[Start of Document text]
Although there are several catalysts that could impact the fundamentals in the long run, we don't see any near-term catalysts that will have a significant impact on the stock. To be fair, here are some of the catalysts going forward:
1. Dunkin' started selling the new K-Cups for use in Keurig brewing machines exclusively at Baskin-Robbins stores in California. The stock didn't do much with the news. So while this was a positive catalyst, it wasn't significant enough to provide any upside,
2. Dunkin' has been disciplined with cutting costs, as it did when one of its drive-thru's had a cost of over $600,000. This achievement has been priced into the stock with no new immediate plans to cut costs.
3. Management has stated that the majority of 2013 will be focused on the growth in core and developed markets. This is good news, but once again not a short-term significant catalyst for the stock.
4. Even today, in comparison to Starbucks, Dunkin' seems to have a less diversified market base. Competition from Starbucks is tough as Starbucks expands into international markets, while Dunkin' is still struggling to expand its base in the U.S.
There are other names to explore when we look at the coffee and doughnut space. Dunkin' needs some significant catalysts to get our attention. According to the most recent 13F filings, the top five holders of Dunkin' stock are Fidelity Investments (17%), Jennison Associates (12%), Wellington Management (10.5%), Morgan Stanley Investment Management (7.6%), and Lone Pine Capital (6.7%).
[End of Document text]
_Set task 1:_
Put the entries into a Markdown table with the columns Row and Line, one row per line, skipping blank lines. Begin at the line that contains "Is the white" and stop after the last line of the entries.
The Dunkin' stock text and the entries have no connection to each other.
[Start of Records provided]
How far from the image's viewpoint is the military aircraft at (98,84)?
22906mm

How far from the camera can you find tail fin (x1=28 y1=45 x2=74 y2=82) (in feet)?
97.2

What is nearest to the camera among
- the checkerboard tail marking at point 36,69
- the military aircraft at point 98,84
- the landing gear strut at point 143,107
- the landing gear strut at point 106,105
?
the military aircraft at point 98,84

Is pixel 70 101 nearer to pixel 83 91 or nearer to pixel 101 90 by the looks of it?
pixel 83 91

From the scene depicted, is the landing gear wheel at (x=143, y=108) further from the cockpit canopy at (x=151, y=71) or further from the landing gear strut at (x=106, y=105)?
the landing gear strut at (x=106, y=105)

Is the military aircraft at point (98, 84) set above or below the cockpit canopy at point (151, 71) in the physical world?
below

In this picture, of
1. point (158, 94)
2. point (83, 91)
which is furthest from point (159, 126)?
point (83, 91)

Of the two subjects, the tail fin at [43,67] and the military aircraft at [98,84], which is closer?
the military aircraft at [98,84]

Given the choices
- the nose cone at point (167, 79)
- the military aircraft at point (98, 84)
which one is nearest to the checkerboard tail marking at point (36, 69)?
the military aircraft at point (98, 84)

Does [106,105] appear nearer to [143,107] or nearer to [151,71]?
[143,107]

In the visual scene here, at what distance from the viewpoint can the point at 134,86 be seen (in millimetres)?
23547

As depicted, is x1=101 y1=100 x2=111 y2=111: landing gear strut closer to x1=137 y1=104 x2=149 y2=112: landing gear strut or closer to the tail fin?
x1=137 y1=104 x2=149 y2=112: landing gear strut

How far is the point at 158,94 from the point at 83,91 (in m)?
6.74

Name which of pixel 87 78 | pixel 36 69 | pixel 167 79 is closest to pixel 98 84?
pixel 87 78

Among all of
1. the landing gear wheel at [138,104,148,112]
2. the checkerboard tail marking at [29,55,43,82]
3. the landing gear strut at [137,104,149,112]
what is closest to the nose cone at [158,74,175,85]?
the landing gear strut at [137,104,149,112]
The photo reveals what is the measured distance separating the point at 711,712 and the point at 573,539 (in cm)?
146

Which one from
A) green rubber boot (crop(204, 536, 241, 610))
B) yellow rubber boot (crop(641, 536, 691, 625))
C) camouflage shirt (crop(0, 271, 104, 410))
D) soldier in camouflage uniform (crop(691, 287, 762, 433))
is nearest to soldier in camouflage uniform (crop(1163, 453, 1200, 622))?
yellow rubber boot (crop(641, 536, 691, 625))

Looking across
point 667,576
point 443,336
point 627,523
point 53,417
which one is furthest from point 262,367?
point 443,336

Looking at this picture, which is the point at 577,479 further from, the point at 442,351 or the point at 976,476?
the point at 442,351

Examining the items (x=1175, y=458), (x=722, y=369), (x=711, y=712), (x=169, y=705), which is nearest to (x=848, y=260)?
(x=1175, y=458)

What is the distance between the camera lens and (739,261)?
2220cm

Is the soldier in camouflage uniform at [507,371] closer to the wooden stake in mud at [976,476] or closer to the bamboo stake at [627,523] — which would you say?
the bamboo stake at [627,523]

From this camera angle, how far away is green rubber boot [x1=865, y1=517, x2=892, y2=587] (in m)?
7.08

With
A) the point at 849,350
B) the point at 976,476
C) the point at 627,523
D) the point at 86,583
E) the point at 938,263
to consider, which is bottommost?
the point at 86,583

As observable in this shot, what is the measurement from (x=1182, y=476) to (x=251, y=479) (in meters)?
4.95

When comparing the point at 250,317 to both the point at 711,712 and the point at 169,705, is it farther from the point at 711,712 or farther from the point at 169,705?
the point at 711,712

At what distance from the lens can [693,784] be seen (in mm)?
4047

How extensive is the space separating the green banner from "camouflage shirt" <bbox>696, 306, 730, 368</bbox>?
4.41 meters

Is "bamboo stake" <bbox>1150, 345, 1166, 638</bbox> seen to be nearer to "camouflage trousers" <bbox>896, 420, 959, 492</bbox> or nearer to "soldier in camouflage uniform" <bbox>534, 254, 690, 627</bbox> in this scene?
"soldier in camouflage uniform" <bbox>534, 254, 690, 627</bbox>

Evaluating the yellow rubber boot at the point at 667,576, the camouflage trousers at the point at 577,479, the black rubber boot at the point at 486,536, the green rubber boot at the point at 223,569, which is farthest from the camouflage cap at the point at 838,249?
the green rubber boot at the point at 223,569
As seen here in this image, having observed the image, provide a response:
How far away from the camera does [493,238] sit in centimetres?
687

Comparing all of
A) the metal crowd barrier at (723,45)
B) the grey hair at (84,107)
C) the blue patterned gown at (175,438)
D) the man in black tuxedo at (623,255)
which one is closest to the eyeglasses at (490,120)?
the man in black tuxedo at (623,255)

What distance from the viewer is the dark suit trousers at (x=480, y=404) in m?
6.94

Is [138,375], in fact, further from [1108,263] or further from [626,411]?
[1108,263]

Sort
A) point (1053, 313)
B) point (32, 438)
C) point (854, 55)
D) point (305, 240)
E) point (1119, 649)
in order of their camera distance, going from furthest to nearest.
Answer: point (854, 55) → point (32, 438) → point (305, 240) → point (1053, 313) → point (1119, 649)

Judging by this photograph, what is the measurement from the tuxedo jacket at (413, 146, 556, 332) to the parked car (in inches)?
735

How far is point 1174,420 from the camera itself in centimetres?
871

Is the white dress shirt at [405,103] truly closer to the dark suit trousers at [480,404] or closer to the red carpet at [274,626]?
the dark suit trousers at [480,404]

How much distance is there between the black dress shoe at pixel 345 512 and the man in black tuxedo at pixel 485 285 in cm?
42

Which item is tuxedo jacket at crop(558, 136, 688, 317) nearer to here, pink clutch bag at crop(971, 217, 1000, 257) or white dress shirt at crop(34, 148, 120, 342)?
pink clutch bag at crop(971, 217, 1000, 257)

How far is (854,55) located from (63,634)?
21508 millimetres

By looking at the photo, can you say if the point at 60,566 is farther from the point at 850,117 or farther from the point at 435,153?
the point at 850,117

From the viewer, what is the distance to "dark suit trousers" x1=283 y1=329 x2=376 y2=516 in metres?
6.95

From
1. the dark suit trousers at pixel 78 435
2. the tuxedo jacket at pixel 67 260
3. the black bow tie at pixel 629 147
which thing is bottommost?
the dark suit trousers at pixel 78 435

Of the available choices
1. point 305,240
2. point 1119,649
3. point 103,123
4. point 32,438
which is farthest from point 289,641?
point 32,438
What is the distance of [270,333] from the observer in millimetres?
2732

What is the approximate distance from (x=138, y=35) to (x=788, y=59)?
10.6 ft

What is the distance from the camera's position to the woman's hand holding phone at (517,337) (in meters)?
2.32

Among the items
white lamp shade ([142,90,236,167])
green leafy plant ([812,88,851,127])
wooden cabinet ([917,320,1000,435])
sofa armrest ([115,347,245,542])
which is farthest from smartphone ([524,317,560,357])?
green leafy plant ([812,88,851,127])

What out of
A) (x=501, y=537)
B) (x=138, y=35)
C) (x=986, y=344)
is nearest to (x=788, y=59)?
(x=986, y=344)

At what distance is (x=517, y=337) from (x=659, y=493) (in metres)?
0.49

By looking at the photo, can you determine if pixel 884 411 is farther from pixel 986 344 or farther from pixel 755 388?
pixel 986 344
[End of Records provided]
_Set task 2:_
Output the passage of the Dunkin' stock text that begins at the words "4. Even today, in" and ends after the words "Pine Capital (6.7%).", unchanged.

_Exercise response 1:_
| Row | Line |
|---|---|
| 1 | Is the white dress shirt at [405,103] truly closer to the dark suit trousers at [480,404] or closer to the red carpet at [274,626]? |
| 2 | the dark suit trousers at [480,404] |
| 3 | How much distance is there between the black dress shoe at pixel 345 512 and the man in black tuxedo at pixel 485 285 in cm? |
| 4 | 42 |
| 5 | Which item is tuxedo jacket at crop(558, 136, 688, 317) nearer to here, pink clutch bag at crop(971, 217, 1000, 257) or white dress shirt at crop(34, 148, 120, 342)? |
| 6 | pink clutch bag at crop(971, 217, 1000, 257) |
| 7 | How far is (854,55) located from (63,634)? |
| 8 | 21508 millimetres |
| 9 | By looking at the photo, can you say if the point at 60,566 is farther from the point at 850,117 or farther from the point at 435,153? |
| 10 | the point at 850,117 |
| 11 | From the viewer, what is the distance to "dark suit trousers" x1=283 y1=329 x2=376 y2=516 in metres? |
| 12 | 6.95 |
| 13 | From |
| 14 | 1. the dark suit trousers at pixel 78 435 |
| 15 | 2. the tuxedo jacket at pixel 67 260 |
| 16 | 3. the black bow tie at pixel 629 147 |
| 17 | which thing is bottommost? |
| 18 | the dark suit trousers at pixel 78 435 |
| 19 | Of the available choices |
| 20 | 1. point 305,240 |
| 21 | 2. point 1119,649 |
| 22 | 3. point 103,123 |
| 23 | 4. point 32,438 |
| 24 | which is farthest from point 289,641? |
| 25 | point 32,438 |
| 26 | What is the distance of [270,333] from the observer in millimetres? |
| 27 | 2732 |
| 28 | What is the approximate distance from (x=138, y=35) to (x=788, y=59)? |
| 29 | 10.6 ft |
| 30 | What is the distance from the camera's position to the woman's hand holding phone at (517,337) (in meters)? |
| 31 | 2.32 |
| 32 | Among the items |
| 33 | white lamp shade ([142,90,236,167]) |
| 34 | green leafy plant ([812,88,851,127]) |
| 35 | wooden cabinet ([917,320,1000,435]) |
| 36 | sofa armrest ([115,347,245,542]) |
| 37 | which is farthest from smartphone ([524,317,560,357])? |
| 38 | green leafy plant ([812,88,851,127]) |
| 39 | What out of |
| 40 | A) (x=501, y=537) |
| 41 | B) (x=138, y=35) |
| 42 | C) (x=986, y=344) |
| 43 | is nearest to (x=788, y=59)? |
| 44 | (x=986, y=344) |
| 45 | At what distance is (x=517, y=337) from (x=659, y=493) (in metres)? |
| 46 | 0.49 |
| 47 | By looking at the photo, can you determine if pixel 884 411 is farther from pixel 986 344 or farther from pixel 755 388? |
| 48 | pixel 986 344 |

_Exercise response 2:_
4. Even today, in comparison to Starbucks, Dunkin' seems to have a less diversified market base. Competition from Starbucks is tough as Starbucks expands into international markets, while Dunkin' is still struggling to expand its base in the U.S.
There are other names to explore when we look at the coffee and doughnut space. Dunkin' needs some significant catalysts to get our attention. According to the most recent 13F filings, the top five holders of Dunkin' stock are Fidelity Investments (17%), Jennison Associates (12%), Wellington Management (10.5%), Morgan Stanley Investment Management (7.6%), and Lone Pine Capital (6.7%).